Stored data
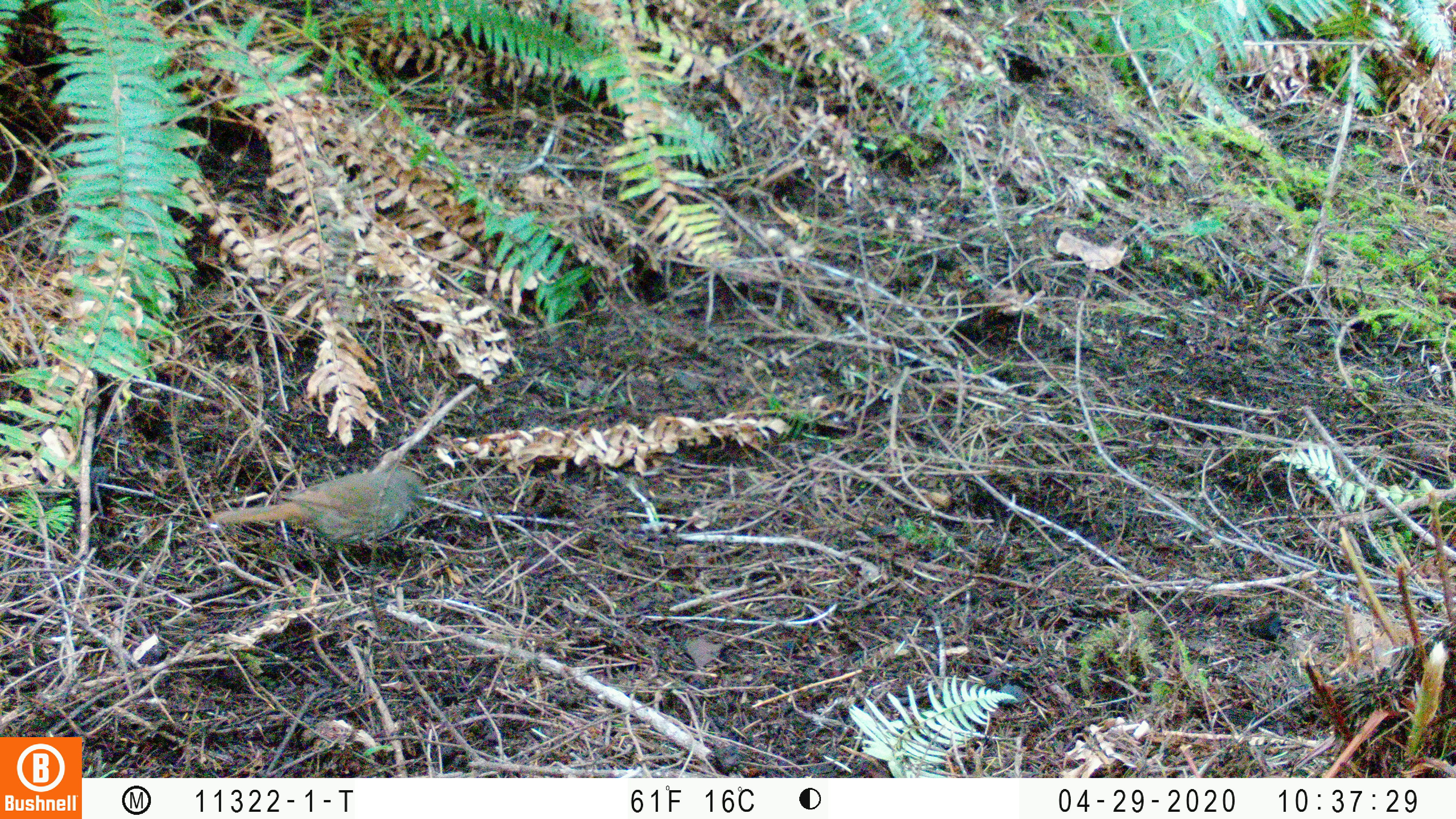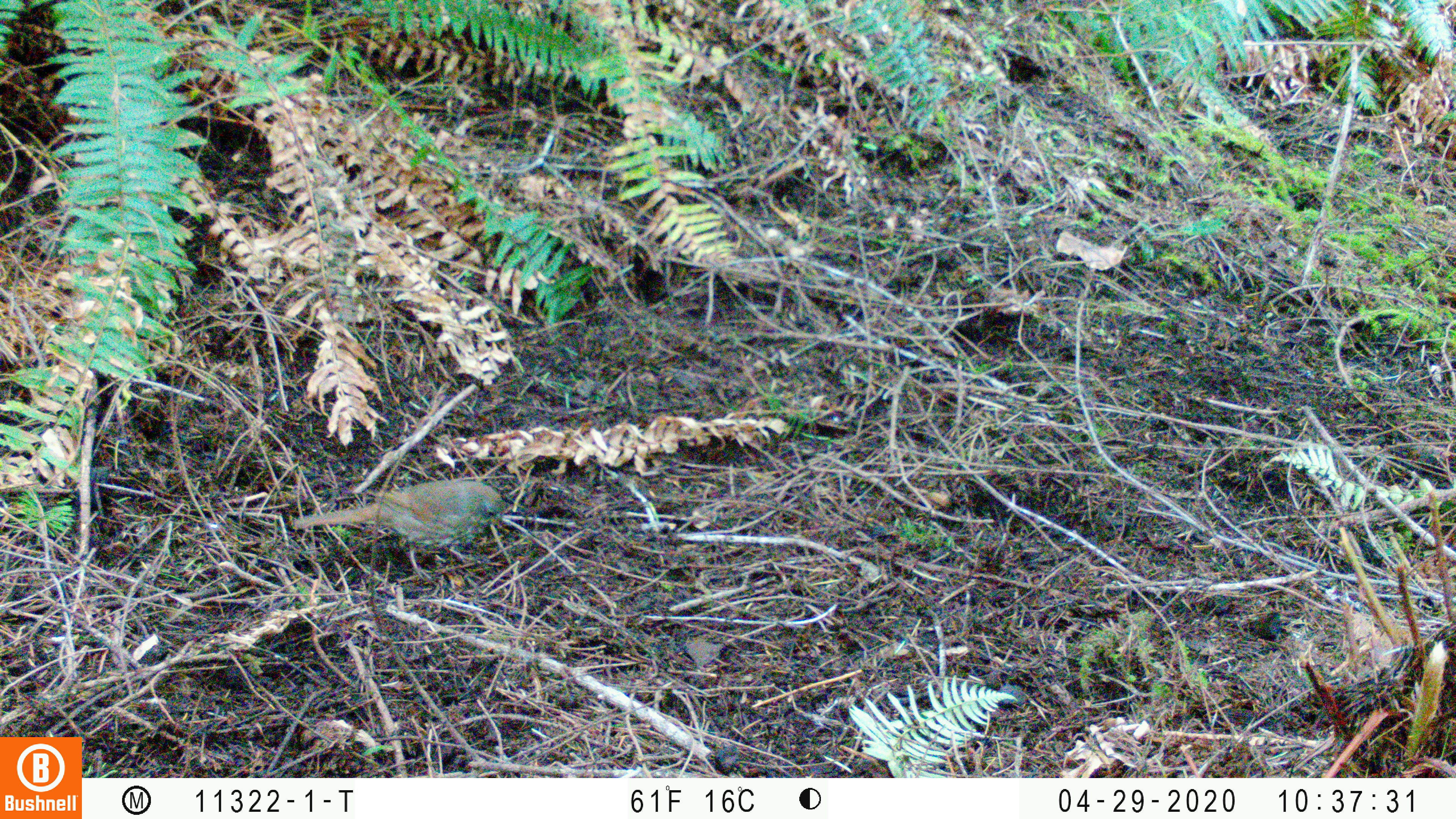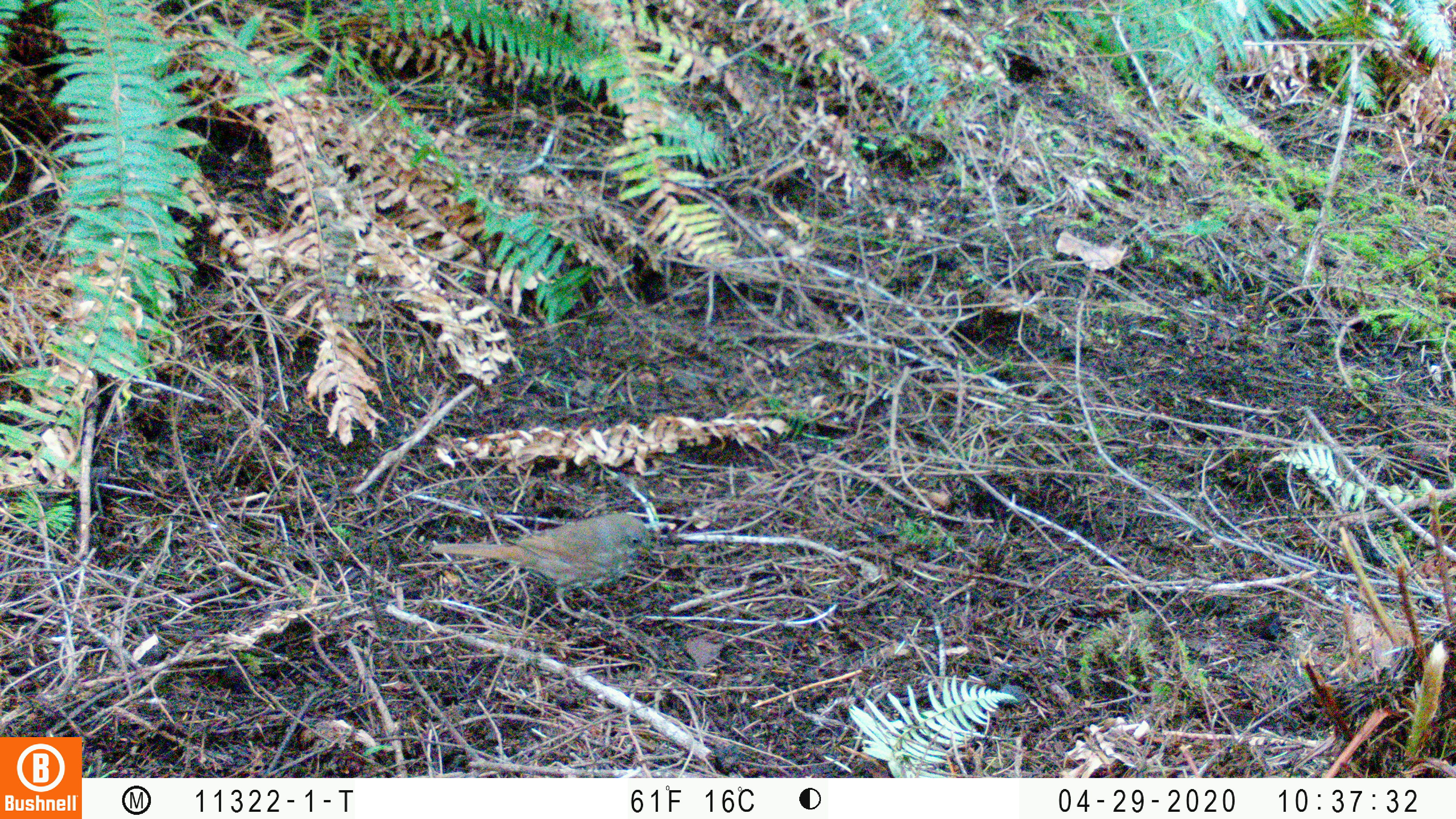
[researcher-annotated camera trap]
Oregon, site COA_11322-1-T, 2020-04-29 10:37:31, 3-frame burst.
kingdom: Animalia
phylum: Chordata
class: Aves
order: Passeriformes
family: Turdidae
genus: Catharus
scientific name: Catharus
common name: brown thrushes and nightingale-thrushes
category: catharus species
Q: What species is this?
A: Catharus species (brown thrushes and nightingale-thrushes) (Catharus).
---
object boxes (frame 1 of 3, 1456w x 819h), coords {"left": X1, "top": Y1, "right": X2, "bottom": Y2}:
catharus species: {"left": 201, "top": 454, "right": 433, "bottom": 557}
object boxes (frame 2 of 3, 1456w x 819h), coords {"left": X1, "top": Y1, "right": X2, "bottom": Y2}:
catharus species: {"left": 279, "top": 471, "right": 514, "bottom": 581}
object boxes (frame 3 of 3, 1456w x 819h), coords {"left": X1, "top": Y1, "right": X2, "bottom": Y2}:
catharus species: {"left": 423, "top": 504, "right": 652, "bottom": 624}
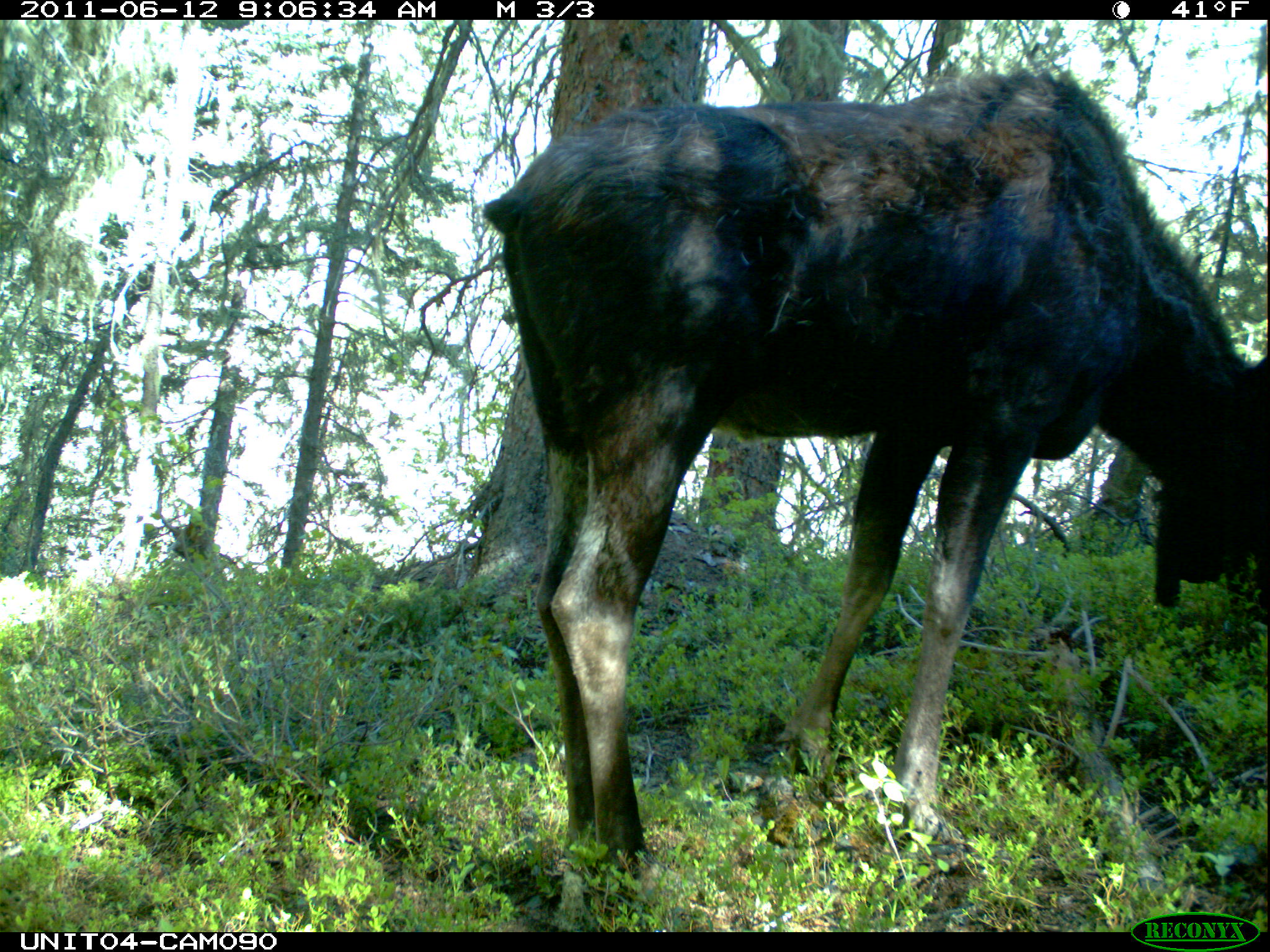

What to work on: Your answer must be the records above, word for word, with no pictures.

Solution for this exercise:
[researcher-annotated camera trap]
Oregon, site COA_11322-1-T, 2020-04-29 10:37:31, 3-frame burst.
kingdom: Animalia
phylum: Chordata
class: Aves
order: Passeriformes
family: Turdidae
genus: Catharus
scientific name: Catharus
common name: brown thrushes and nightingale-thrushes
category: catharus species
Q: What species is this?
A: Catharus species (brown thrushes and nightingale-thrushes) (Catharus).
---
object boxes (frame 1 of 3, 1456w x 819h), coords {"left": X1, "top": Y1, "right": X2, "bottom": Y2}:
catharus species: {"left": 201, "top": 454, "right": 433, "bottom": 557}
object boxes (frame 2 of 3, 1456w x 819h), coords {"left": X1, "top": Y1, "right": X2, "bottom": Y2}:
catharus species: {"left": 279, "top": 471, "right": 514, "bottom": 581}
object boxes (frame 3 of 3, 1456w x 819h), coords {"left": X1, "top": Y1, "right": X2, "bottom": Y2}:
catharus species: {"left": 423, "top": 504, "right": 652, "bottom": 624}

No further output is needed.